## Testo
━━━━━━━━━━

P.s: c’è in effetti un ambito in cui il mio argomento “è tutto ammesso, conta il risultato” è messo a dura prova, cioè la tecnica di scansione 3D del modello e “scultura” con il braccio meccanico, che usano anche parecchi celebri maestri della Val Gardena. Voi cosa ne pensate?
Qui l’equivoco è pensare che ci sia un solo modo di procedere, mentre invece le possibilità sono numerose e usare sempre lo stesso metodo può escludere delle soluzioni valide e interessanti. La scelta di levigare o meno secondo me parte da una domanda fondamentale: sono riuscito a dare un senso ai tagli con cui le sgorbie hanno segnato il legno? Sono espressivi, dinamici dove serve, più neutri dove non serve? Sono tagli puliti? Se la risposta è no, vuol dire che è meglio non lasciare il segno dei tagli, perchè sarebbero troppo evidenti gli errori e le incertezze, e l’effetto generale ne risentirebbe: una bella levigata nasconde molti problemi (bisogna anche sapere levigare bene, ma di solito è più facile). Se invece la risposta è Sì, se cioè i tagli sono venuti bene, allora ho entrambe le scelte: posso lasciare il legno così, “al naturale”, oppure posso levigare. Nel primo caso la figura risulta più dinamica, i segni dei tagli formano ombre che possono sottolineare un’espressione, o rendere più viva una forma; se vogliamo trovare un parallelo con la pittura, è una finitura delle superfici quasi impressionista. Dall’altra parte, una scultura levigata ha un aspetto più pulito, le forme più chiaramente leggibili; un volto levigato sembrerà più vero, più simile alla realtà. E questa può essere una cosa positiva o un problema, dipende ancora una volta dal senso che vogliamo dare alla nostra scultura; l’importante è che sia una scelta, e non un abitudine “perchè si fa così”.

━━━━━━━━━━

## Dati forniti
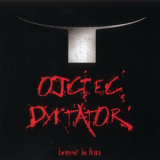 Ojciec Dyktator - Heresy Is Fun '2009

━━━━━━━━━━

## Descrizione del compito
Continua il testo sulla rifinitura delle sculture in legno, riprendendo subito dopo la sua ultima frase. I dati costituiscono materiale a sé, distinto dal testo.

## Risposta scritta
Un altro classico; molte persone si avvicinano a questa arte con un senso di inadeguatezza per non essere bravi nel disegno, e pensano addirittura che la scultura gli sarà preclusa per questo. Devo dare qui un messaggio di speranza: si può scolpire anche senza saper disegnare! Per me il fraintendimento è questo: “io non so disegnare bene il progetto sul legno, quindi non riuscirò a scolpire una figura di buona qualità, visto che seguirò le tracce del mio scarabocchio”. Questo argomento ha un sottinteso: un disegno per una scultura emerge spontaneo e perfetto dalla mente del bravo disegnatore, che con mano ferma replica il contenuto della sua ispirazione sul legno, ed è pronto a sfornare capolavori. In realtà io sono abbastanza bravo a disegnare, ho una buona esperienza e un buon occhio, ma nonostante questo non ho mai fatto disegni così abbozzati e sgraziati e sommari come quando devo segnare il legno da scolpire. Questo perchè non serve altro! I segni sul legno sono indicazioni di lavoro, sono dei limiti da non superare, delle forme abbondanti e solo provvisorie da seguire, delle linee che tutt’al più separano lo spazio in zone diverse, con un rapporto di proporzione tra loro. Se anche volessi disegnare un capolavoro sul legno per sentirmi importante, dopo 2 min di lavoro sarebbe già tutto cancellato dai tagli di sgrossatura. Invece, è dallo studio e dalla comprensione delle forme tridimensionali che piano piano emerge una figura più definitiva e rifinita, ed è questa familiarità che va coltivata, con la pratica della scultura e l’osservazione delle forme tridimensionali . Poi certo, per costruirsi questa familiarità è utile anche studiare immagini 2d, fare disegni preparatori ecc.., ma non servono disegni raffinati, servono disegni utili alla scultura.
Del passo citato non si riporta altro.